Let's discuss that in v3 series
https://lore.kernel.org/all/20260106101646.24809-1-yan.y.zhao@intel.com/

> [1] https://lore.kernel.org/kvm/aN8P87AXlxlEDdpP@google.com/
> [2] https://lore.kernel.org/kvm/diqzzf8oazh4.fsf@google.com/
> [3] https://github.com/googleprodkernel/linux-cc/blob/9ee2bd65cc9b63c871f8f49d217a7a70576a942d/virt/kvm/guest_memfd.c#L894
> 
> >    e.g. now the 0th 4KB mapping after split points to the 4MB offset in the
> >    1GB folio, and the 1st 4KB mapping points to the 4MB+4KB offset...
> >    The mapping level after split is 4KB.
> >
> > 3. tdx_sept_remove_private_spte() invokes tdh_mem_page_remove() and
> >    tdh_phymem_page_wbinvd_hkid().
> >    -The GFN is 2MB aligned and level is 2MB if split does not occur or
> >    -The GFN is 4KB aligned and level is 4KB if split has occurred.
> >    While the underlying folio remains 1GB, the folio_page_idx(folio, page)

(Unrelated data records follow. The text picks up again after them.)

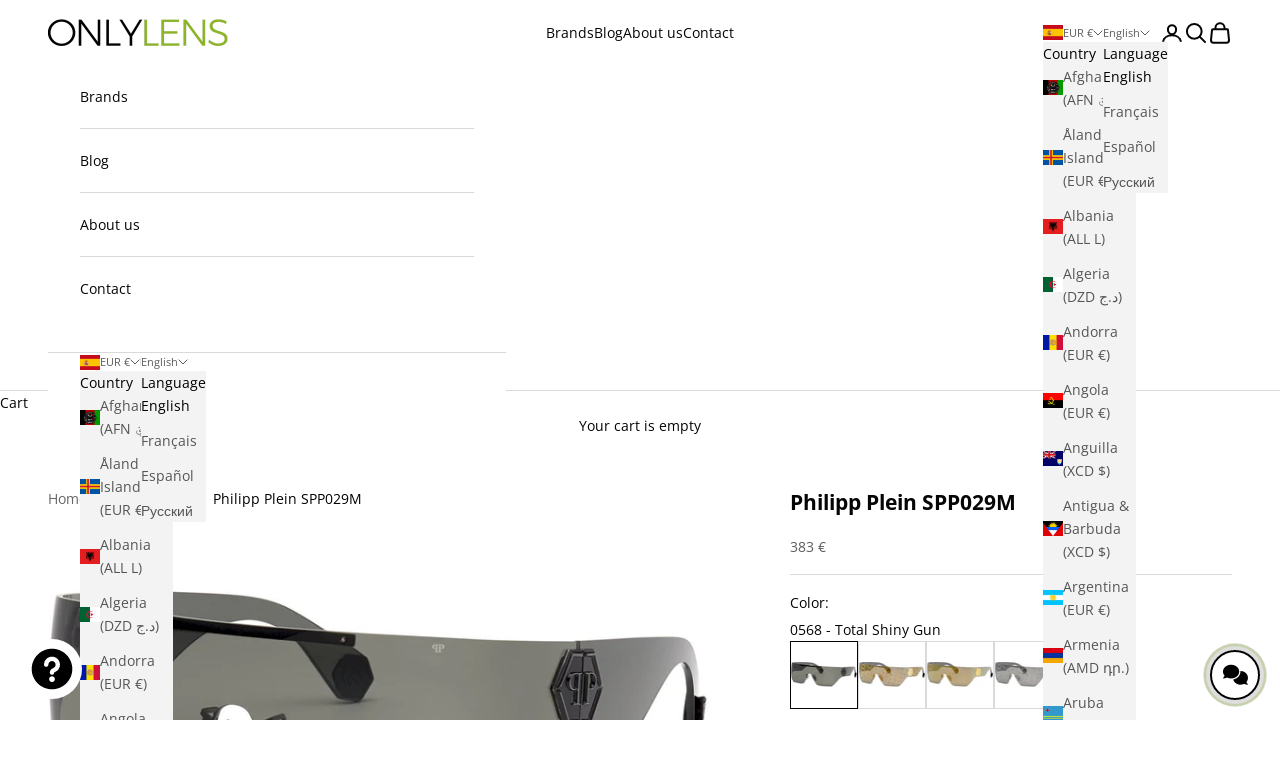

--- FILE ---
content_type: text/css
request_url: https://onlylens.com/cdn/shop/t/22/assets/custom.aio.min.css?v=4408623709701301891742466645
body_size: -517
content:
/*
Generated time: March 20, 2025 00:39
This file was created by the app developer. Feel free to contact the original developer with any questions. It was minified (compressed) by AVADA. AVADA do NOT own this script.
*/
.product-gallery__thumbnail{width:56px;height:56px}.product-gallery__thumbnail[aria-current=true]{border-color:#9aa0a6}ul.mega-menu__linklist>li>a{display:none}.mega-menu__linklist>li:first-child a{font-weight:700;margin-bottom:12px}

> >    specifies the offset in the folio, and the npages corresponding to
> >    the mapping level is <= folio_nr_pages(folio).
> >
> >
> > > > [1] https://lore.kernel.org/all/20250807094202.4481-1-yan.y.zhao@intel.com/
> > > >
> > > > > IIUC guest_memfd can decide
> > > > > to split folios to 4K for the complete huge folio before zapping the
> > > > > hugepage EPT mappings. I think it's better to just round the pfn to
> > > > > the hugepage address based on the level they were mapped at instead of
> > > > > relying on the folio order.